Tag: AI

The Future is Meaningless and I Hate It

I graduated as a Computer Engineer in the late 2000s, and at that time I was convinced that the future would be so full of meaning, almost literally. Yup, I’m talking about the “Semantic Web,” for those who remember. It was the big thing on everyone’s minds while machine learning was but a murmur. The Semantic Web was the original promise of digital utopia where everything would interconnect, where information would actually understand us, and where asking a question didn’t just get you a vague answer but actual insight.

The Semantic Web knew that “apple” could mean both a fruit and an overbearing tech company, and it would parse out which one you meant based on **technology**. I was so excited for that, even my university graduation project was a semantic web engine. I remember the thrill when I indexed 1/8 of Wikipedia, and my mind was blown when a search for Knafeh gave Nablus in the results (Sorry Damascenes).

And now here we are in 2024, and all of that feels like a hazy dream. What we got instead was a sea of copyright-stealing forest-burning AI models playing guessing games with us and using math to cheat. And we satisfied enough by that to call it intelligence.

When Tim Berners-Lee and other boffins imagined the Semantic Web, they weren’t just imagining smarter search engines. They were talking about a leap in internet intelligence. Metadata, relationships, ontologies—the whole idea was that data would be tagged, organized, and woven together in a way that was actually meaningful. The Semantic Web wouldn’t just return information; it would actually deliver understanding, relevance, context.
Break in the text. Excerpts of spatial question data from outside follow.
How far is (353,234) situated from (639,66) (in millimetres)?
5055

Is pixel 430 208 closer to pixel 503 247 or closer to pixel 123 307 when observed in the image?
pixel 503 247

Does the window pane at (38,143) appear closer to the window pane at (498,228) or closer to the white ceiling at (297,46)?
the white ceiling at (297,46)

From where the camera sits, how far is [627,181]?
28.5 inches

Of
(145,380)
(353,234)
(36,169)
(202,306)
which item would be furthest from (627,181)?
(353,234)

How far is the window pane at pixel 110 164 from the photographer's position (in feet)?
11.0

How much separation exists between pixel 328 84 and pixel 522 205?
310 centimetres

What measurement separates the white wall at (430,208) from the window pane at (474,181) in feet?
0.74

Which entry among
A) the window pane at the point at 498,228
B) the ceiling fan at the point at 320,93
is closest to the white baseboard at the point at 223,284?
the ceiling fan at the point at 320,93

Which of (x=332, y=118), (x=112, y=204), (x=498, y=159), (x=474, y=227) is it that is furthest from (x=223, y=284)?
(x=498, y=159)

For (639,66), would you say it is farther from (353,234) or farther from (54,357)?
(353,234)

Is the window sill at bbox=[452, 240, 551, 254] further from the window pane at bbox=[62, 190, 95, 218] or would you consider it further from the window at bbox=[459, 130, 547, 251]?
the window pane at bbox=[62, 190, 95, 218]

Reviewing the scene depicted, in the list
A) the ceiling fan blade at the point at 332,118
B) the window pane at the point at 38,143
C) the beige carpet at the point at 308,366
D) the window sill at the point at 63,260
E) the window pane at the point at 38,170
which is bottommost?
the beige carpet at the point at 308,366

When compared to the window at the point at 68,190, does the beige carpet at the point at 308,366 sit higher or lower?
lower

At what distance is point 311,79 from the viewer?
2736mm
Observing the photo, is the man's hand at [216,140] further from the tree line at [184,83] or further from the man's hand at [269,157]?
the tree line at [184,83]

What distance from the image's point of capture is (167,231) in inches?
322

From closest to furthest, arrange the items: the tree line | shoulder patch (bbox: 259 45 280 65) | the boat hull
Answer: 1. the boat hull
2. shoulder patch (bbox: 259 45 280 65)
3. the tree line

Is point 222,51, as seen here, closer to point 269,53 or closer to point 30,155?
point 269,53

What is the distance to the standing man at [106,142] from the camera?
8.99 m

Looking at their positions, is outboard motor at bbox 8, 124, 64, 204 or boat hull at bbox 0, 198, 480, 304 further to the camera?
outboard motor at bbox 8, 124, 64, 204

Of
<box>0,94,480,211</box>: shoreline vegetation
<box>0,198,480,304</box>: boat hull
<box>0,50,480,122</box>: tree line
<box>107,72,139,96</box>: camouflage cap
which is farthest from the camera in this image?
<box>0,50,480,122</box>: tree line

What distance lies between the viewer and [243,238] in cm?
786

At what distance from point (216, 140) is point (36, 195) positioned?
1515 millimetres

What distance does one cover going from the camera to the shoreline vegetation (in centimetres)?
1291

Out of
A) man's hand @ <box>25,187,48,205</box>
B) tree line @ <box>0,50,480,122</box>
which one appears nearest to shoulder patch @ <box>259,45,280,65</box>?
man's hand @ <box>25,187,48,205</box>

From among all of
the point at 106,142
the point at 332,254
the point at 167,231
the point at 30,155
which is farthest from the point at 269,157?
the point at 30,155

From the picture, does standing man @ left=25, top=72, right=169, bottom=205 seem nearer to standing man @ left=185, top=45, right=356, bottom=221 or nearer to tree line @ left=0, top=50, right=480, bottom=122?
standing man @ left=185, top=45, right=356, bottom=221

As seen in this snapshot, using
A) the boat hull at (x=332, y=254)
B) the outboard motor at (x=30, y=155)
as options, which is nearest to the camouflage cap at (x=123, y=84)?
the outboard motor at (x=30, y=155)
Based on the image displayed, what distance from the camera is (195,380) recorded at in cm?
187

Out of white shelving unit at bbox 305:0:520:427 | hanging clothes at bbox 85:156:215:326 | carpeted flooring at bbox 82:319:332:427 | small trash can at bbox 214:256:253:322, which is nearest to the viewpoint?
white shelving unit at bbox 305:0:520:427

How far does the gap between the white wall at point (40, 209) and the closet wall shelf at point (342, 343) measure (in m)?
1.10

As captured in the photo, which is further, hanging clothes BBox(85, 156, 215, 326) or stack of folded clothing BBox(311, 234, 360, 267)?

What did we end up with instead? A patchwork of services where context doesn’t matter and connections are shallow. Our web today is just brute-force AI models parsing keywords, throwing probability-based answers at us, or trying to convince us that paraphrasing a Wikipedia entry qualifies as “knowing” something. Everything about this feels cheap and brutish and offensive to my information science sensibilities. And what’s worse— our overlords have deigned that this is our future.

Nothing illustrates this madness more than Google Jarvis and Microsoft Co-pilot. These multi-billion dollar companies that can build whatever the hell they want, decide to take OCR technology— aka converting screenshots into text, pipe that text into a large language model, it produces a plausible-sounding response by stitching together bits and pieces of language patterns it’s seen before. Wow.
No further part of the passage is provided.